From the introduction to a paper presented at the joint ILO-IMF conference on Growth, Employment and Social Cohesion, entitled The Human Cost of Recessions: Assessing It, Reducing It, by Mai Dao and Prakash Loungani.

Recessions leave scars on the labour market; the Great Recession of 2007-09 has left gaping
wounds. Over 200 million people across the globe are estimated to be unemployed at present.
Among countries with unemployment data in the IMF’s World Economic Outlook (WEO)
database, there has been an increase of over 20 million unemployed people since 2007. The
ILO estimates that globally the increase is over 30 million. As shown in the left panel of
Figure 1, three-fourths of this increase in the number of unemployed people has occurred in
the ‘advanced’ economies (the term used in the WEO to denote high per capita income
countries) and the remainder among emerging market economies. The unemployment rate
has increased by 3 percentage points in advanced countries since 2007 and by 0.25
percentage points in emerging markets…

The paper documents a wide variety of effects, but one striking implication is the impact on mortality, as shown in this graph:

Figure 5 from Dao and Loungani (2010). Notes: Marginal effect of displacement on odds of mortality, with 2 SE bands. Source: Sullivan and von Wachter (QJE, 2009).

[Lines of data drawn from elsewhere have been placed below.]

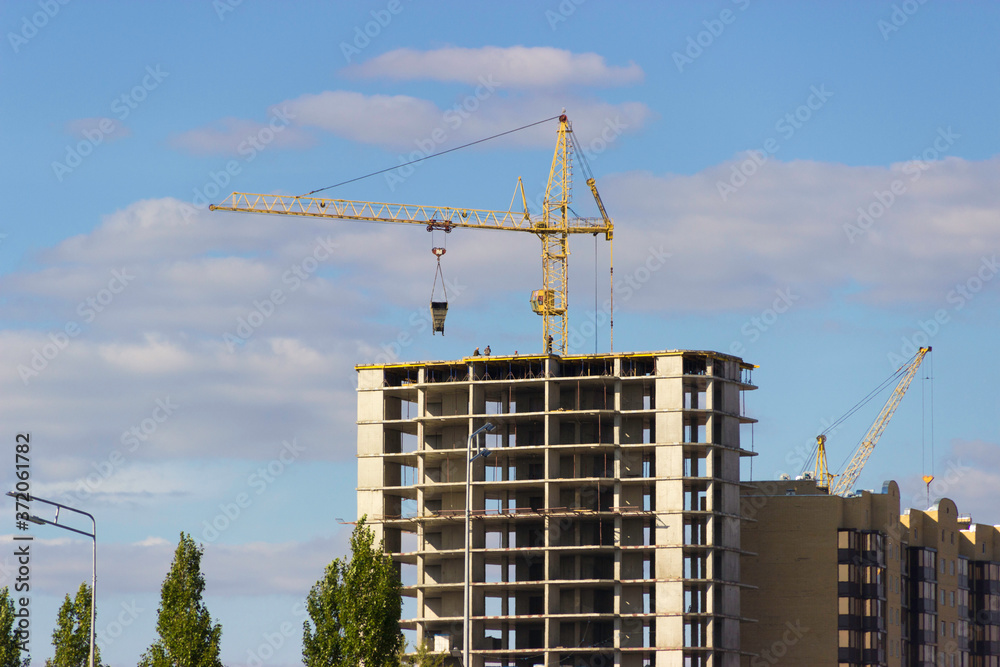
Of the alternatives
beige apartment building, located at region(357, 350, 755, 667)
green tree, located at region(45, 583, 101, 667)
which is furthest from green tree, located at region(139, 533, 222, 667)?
beige apartment building, located at region(357, 350, 755, 667)

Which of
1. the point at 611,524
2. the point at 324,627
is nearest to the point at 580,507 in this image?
the point at 611,524

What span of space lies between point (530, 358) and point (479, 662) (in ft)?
101

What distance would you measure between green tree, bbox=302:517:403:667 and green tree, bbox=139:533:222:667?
7991 millimetres

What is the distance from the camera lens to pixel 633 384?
7032 inches

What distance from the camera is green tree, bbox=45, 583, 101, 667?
119 metres

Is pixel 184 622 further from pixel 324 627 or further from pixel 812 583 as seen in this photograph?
pixel 812 583

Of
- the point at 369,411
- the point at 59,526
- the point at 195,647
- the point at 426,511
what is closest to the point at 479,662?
the point at 426,511

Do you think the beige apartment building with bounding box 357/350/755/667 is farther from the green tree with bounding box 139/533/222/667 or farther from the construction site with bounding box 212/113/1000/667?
the green tree with bounding box 139/533/222/667

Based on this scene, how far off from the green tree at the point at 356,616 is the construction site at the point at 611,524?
144 ft

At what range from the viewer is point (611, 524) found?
6988 inches

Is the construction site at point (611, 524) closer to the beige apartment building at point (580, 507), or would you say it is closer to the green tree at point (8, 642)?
the beige apartment building at point (580, 507)

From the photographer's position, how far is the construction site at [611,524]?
174 m

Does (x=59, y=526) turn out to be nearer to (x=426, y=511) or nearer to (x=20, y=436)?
(x=20, y=436)

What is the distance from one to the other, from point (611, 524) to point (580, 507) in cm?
352
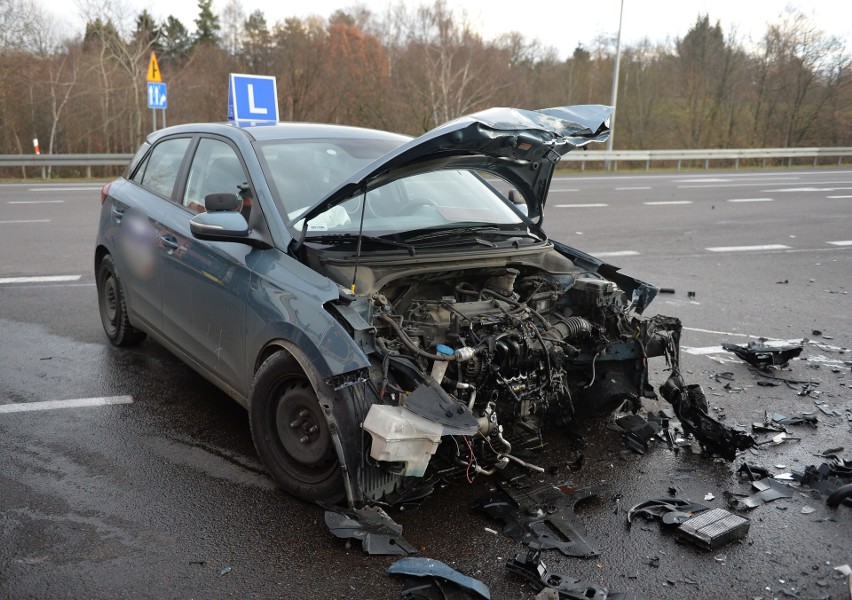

In terms of implications for macroeconomic policy, I thought this graph was of relevant. It shows that the longer the duration of unemployment, the lower the probability of employment in the next period. Depending upon the interpretation of this correlation, there are important public policy implications. If the extended duration of unemployment implies depreciation of skills relevant to the labor market, then this implies short term (cyclical) and long term (structural) unemployment are related phenomenon.


Figure 5 from Dao and Loungani (2010).

The (unoriginal) idea that long term cyclically induced unemployment can result in highly persistent quasi-structural unemployment implies that there is no sharp distinction between cyclical and structural unemployment. Econometricians might like to think of this point in the context of the distinction between the Beveridge-Nelson and Unobserved Components approaches to separating trend and cycle (see here for e.g.). I’m not saying the correlation of shocks to the cyclical and permanent components is one, but the above implies it’s bigger than zero.


The authors write:

…With hysteresis, government policies
that stimulate demand confer larger benefits than otherwise if they can counteract the
increase in the natural rate and bring output back to potential. . A cross-country study by Ball
(2009) presents evidence that long-lasting demand expansions in the past have indeed
permanently driven down the natural rate of unemployment. Under some illustrative
calculations, the increased tax revenues from the return to a higher potential can lower the
debt-to-GDP ratio over the medium-run.
There is a risk of hysteresis in some countries, particularly in the United States and Spain,
given the sharp increase in the duration of unemployment and the persistent nature of the
shocks (e.g. to the housing sector) that lie behind the cyclical weakness in the economy and
hence the increase in unemployment (see Benes et al., 2010 and Vitek, 2010). Hence to the
extent that countries have fiscal space, exploiting it when there is a risk of hysteresis may
create jobs in the short run without hurting the medium-run fiscal outlook.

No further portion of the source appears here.